Wellness in the Headlines
(Don's Report to the World)
A major fuss is being made about dreadful mismatches involving high school girls basketball teams. In this sport, it often happens that some schools run up the score unmercifully against inferior opponents. The contretemps raise questions about sportsmanship, fair play and the point of sports. Apparently, girls are being slaughtered (by other girls) athletically all over the country. Here are a few examples taken from a feature story on this phenomenon in a New York Times piece entitled "Routs Fuel School Sports Debate," March 4, 2003.
Walkerville High School (MI) 115
Lakeshore Public Academy 2
Bluffton High School (IN) 77
Blackhawk Christian 17
Anacostia High School (D.C.) 90
Cardozo 2
Dunbar High School (D.C.) 187
Idea Charter School 19
Plans are underway to make new rules that would prevent lopsided scores. One high school athletic association official in favor of such reforms explained that school sports exist to educate kids and that "no one should be embarrassed in high school." Ha! That will be the day. Kids will be embarrassed in high school no matter what officials do to prevent it. If adults could protect kids from embarrassment in high school, they would be easy marks for embarrassing moments after graduation! This notion of trying to protect inept sports teams is ill advised, in my view.
I think all kids, including girls who play basketball, need to learn a few fundamental lessons that sports can help convey. One is that preparation matters. Go on the court unprepared against a goliath and you will lose, big time. The solution? Take on those your own size, or expect a thrashing and don't make a big deal about it. You can play the game and have fun, even if you get clobbered. The key is not to overreact by viewing the game as having more consequence than it deserves, don't quit and try to learn a thing or two along the way. This perspective can enable a motivation to get better, as well. One Michigan high school player, whose team was buried by a huge score, demonstrated what I think is the most functional mindset: "We never gave up, but they were just a lot better than we were."
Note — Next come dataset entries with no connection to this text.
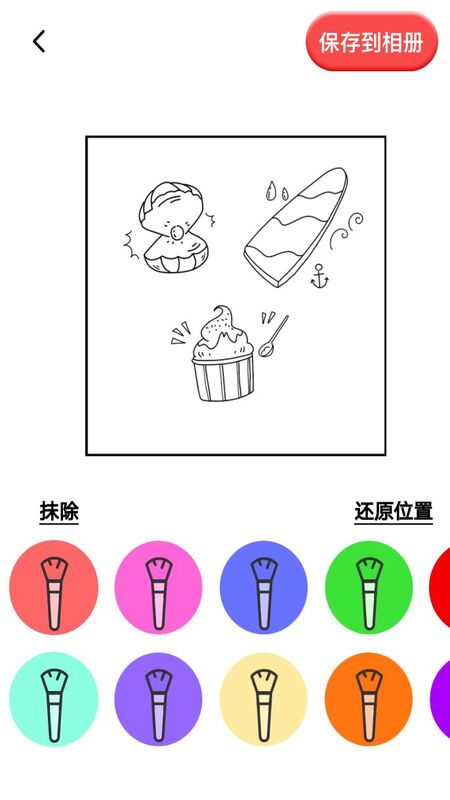 保存到相册

抹除

还原位置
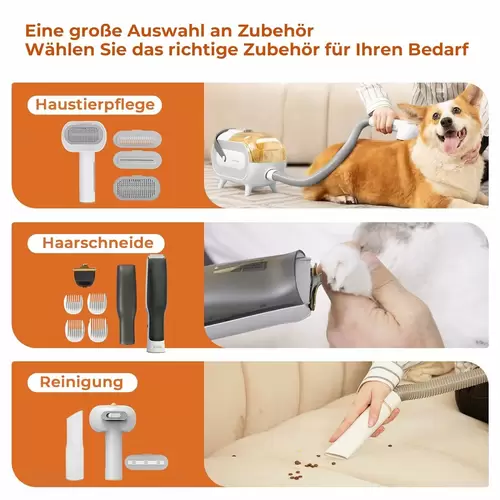 Eine große Auswahl an Zubehör
Wählen Sie das richtige Zubehör für Ihren Bedarf

Haustierpflege

Haarschneide

Reinigung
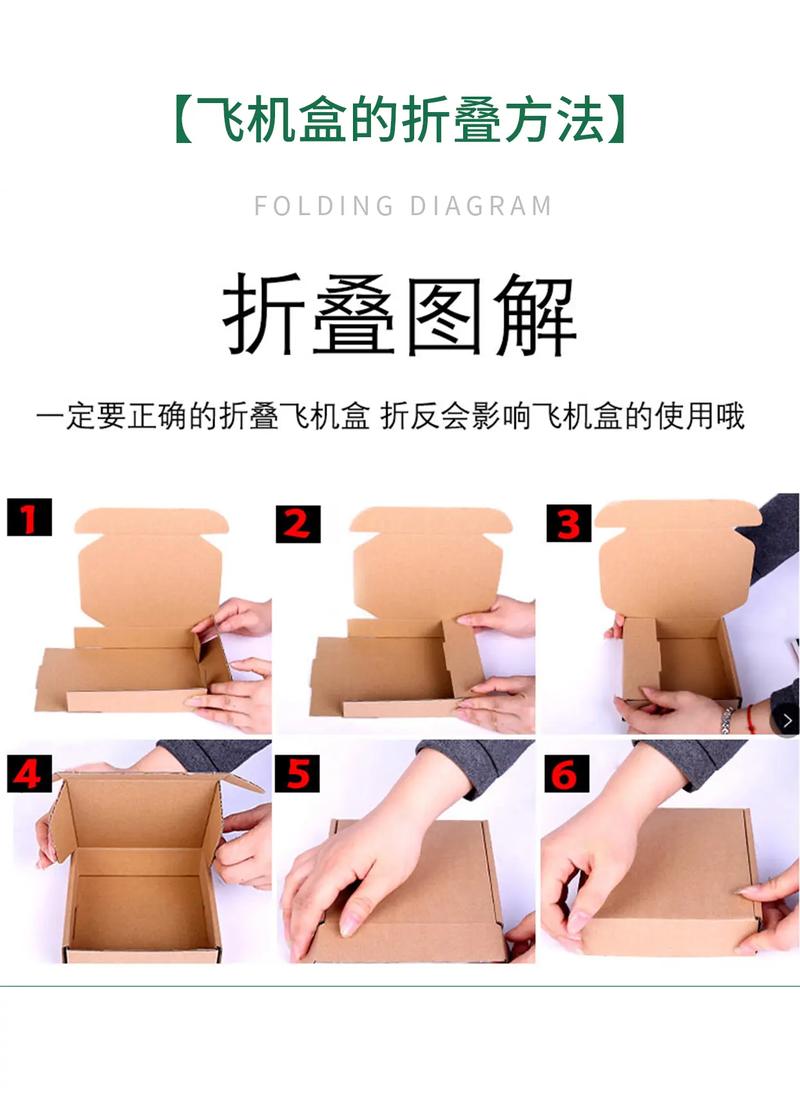 【飞机盒的折叠方法】

FOLDING DIAGRAM

折叠图解

一定要正确的折叠飞机盒 折反会影响飞机盒的使用哦

1

2

3

4

5

6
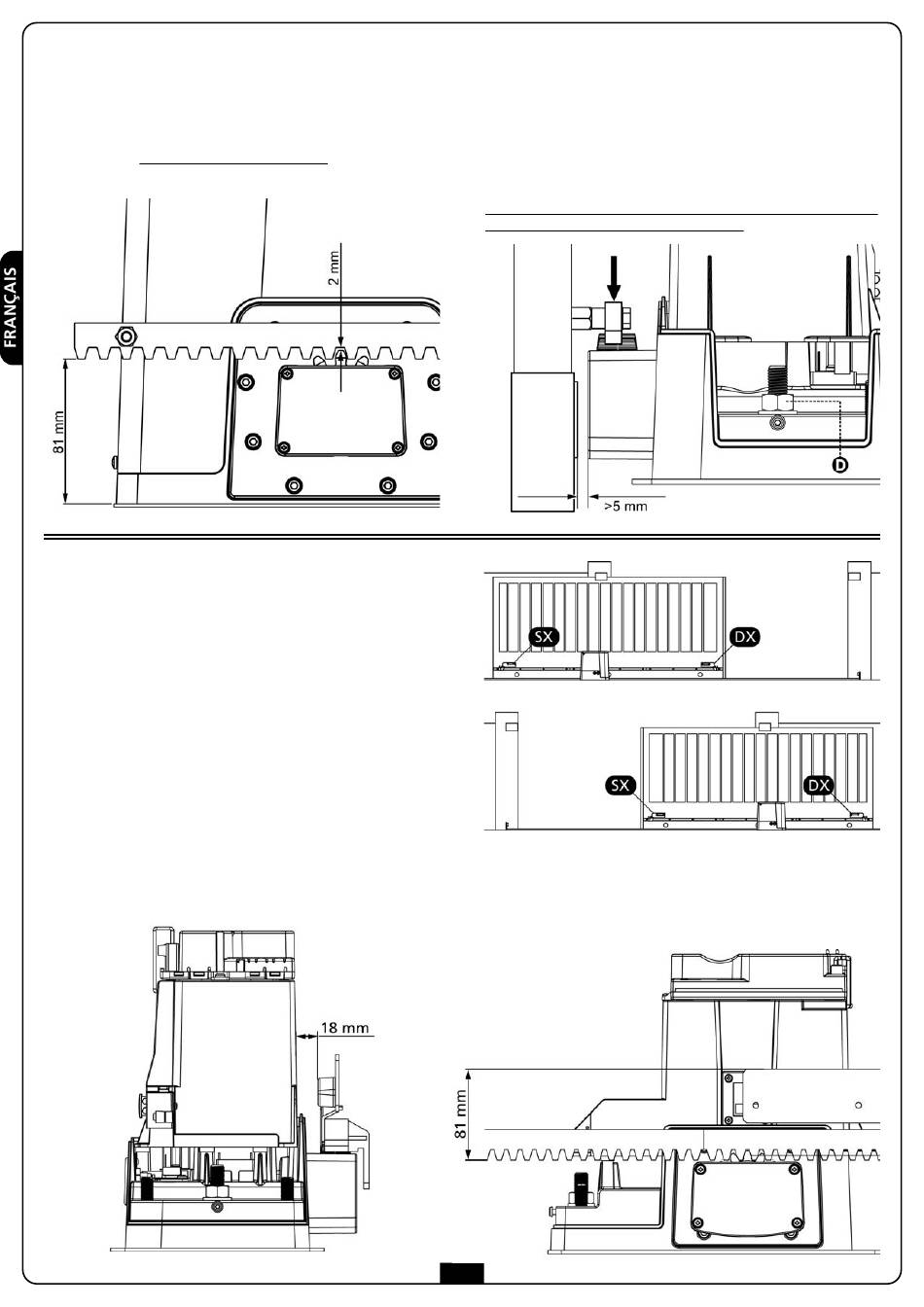 FRANÇAIS

2 mm

81 mm

D

>5 mm

SX

DX

SX

DX

18 mm

81 mm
Coaches can and usually do pull their first teams and employ other methods to prevent the kinds of blowouts seen in the scores listed above, but there is not much fun in requiring young athletes to play with their hands tied behind their backs, or with similar restrictions. Kids who do not shoot, dribble and run very well are going to lose big, no matter what. That's how it's always been, and that's how it will be later in life. Get used to it -- or learn to shoot, dribble and run!
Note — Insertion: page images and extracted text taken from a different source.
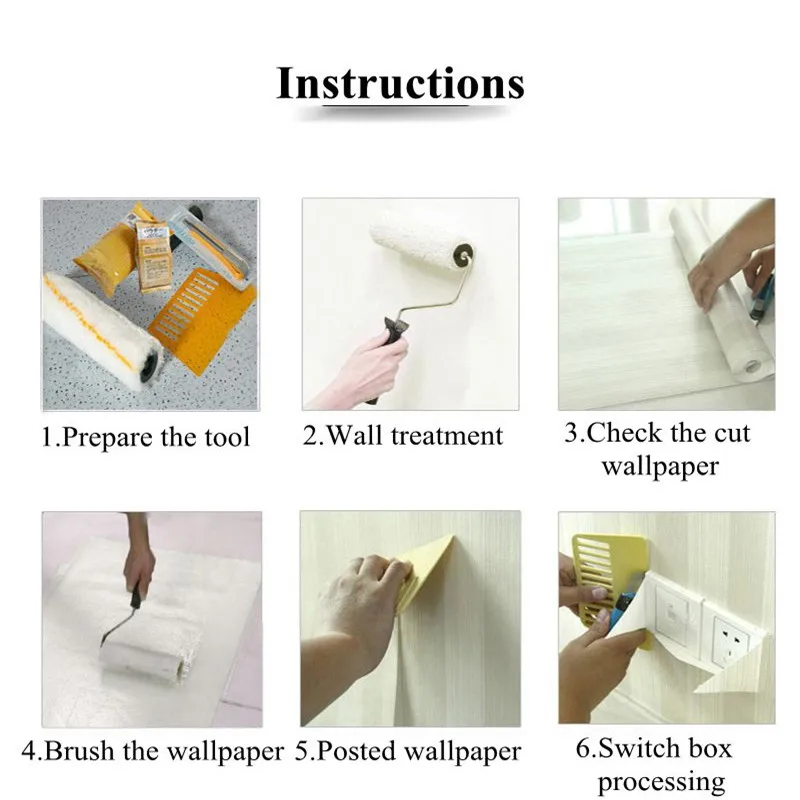 Instructions

1.Prepare the tool

2.Wall treatment

3.Check the cut wallpaper

4.Brush the wallpaper

5.Posted wallpaper

6.Switch box processing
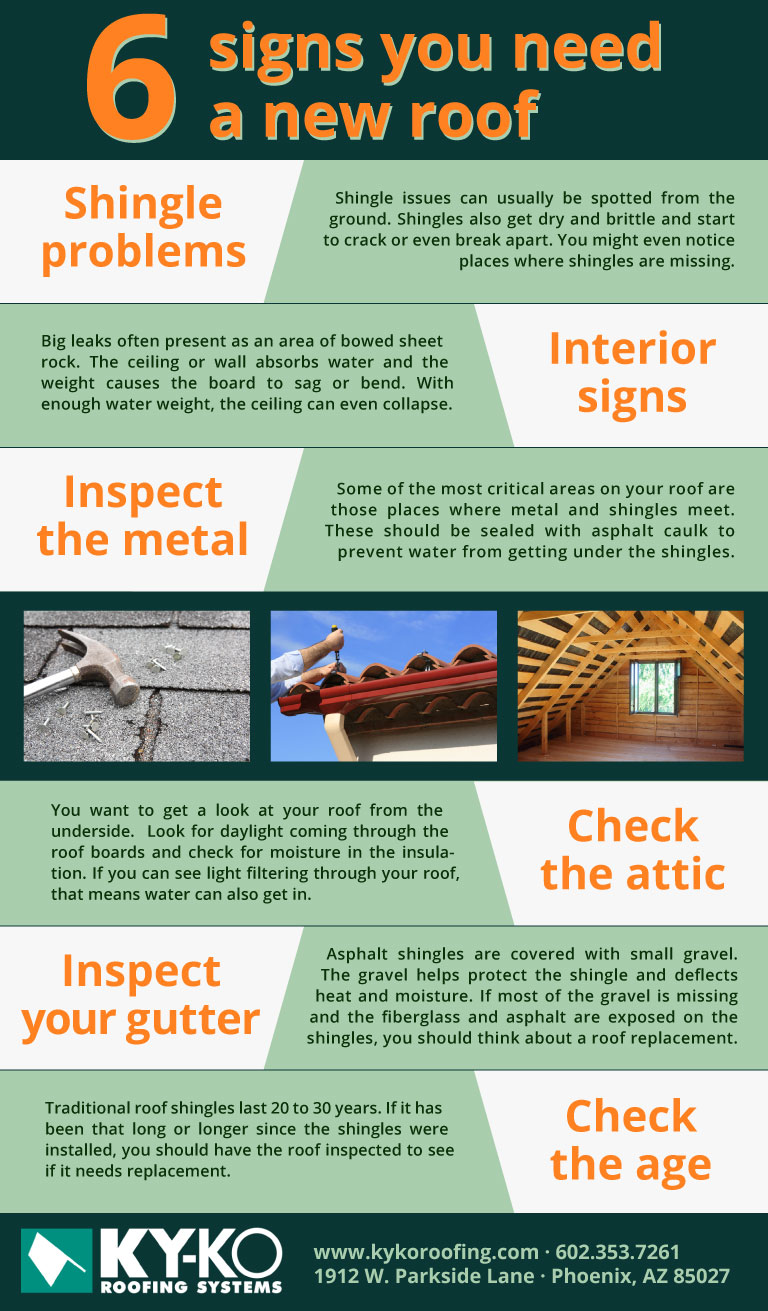 6 signs you need a new roof

Shingle problems

Shingle issues can usually be spotted from the ground. Shingles also get dry and brittle and start to crack or even break apart. You might even notice places where shingles are missing.

Big leaks often present as an area of bowed sheet rock. The ceiling or wall absorbs water and the weight causes the board to sag or bend. With enough water weight, the ceiling can even collapse.

Interior signs

Inspect the metal

Some of the most critical areas on your roof are those places where metal and shingles meet. These should be sealed with asphalt caulk to prevent water from getting under the shingles.

You want to get a look at your roof from the underside. Look for daylight coming through the roof boards and check for moisture in the insulation. If you can see light filtering through your roof, that means water can also get in.

Check the attic

Inspect your gutter

Asphalt shingles are covered with small gravel. The gravel helps protect the shingle and deflects heat and moisture. If most of the gravel is missing and the fiberglass and asphalt are exposed on the shingles, you should think about a roof replacement.

Traditional roof shingles last 20 to 30 years. If it has been that long or longer since the shingles were installed, you should have the roof inspected to see if it needs replacement.

Check the age

KY-KO ROOFING SYSTEMS

www.kykoroofing.com · 602.353.7261
1912 W. Parkside Lane · Phoenix, AZ 85027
It would be nice, especially for the spectators (parents, mostly), to call a halt to the proceedings when the score got wildly out of balance but the operant word here is "wildly." A simple slaughter is not enough.
My favorite part of the NY Times story about this silly effort to prevent athletic slaughters was a quote from a 14-year old girl whose team was on the wrong end of a big blowout. She said, "What I like about basketball is you get a feeling of accomplishment when you're on the court. We may be losing now, but one day we'll start winning." Just so.
Always look on the bright side of life.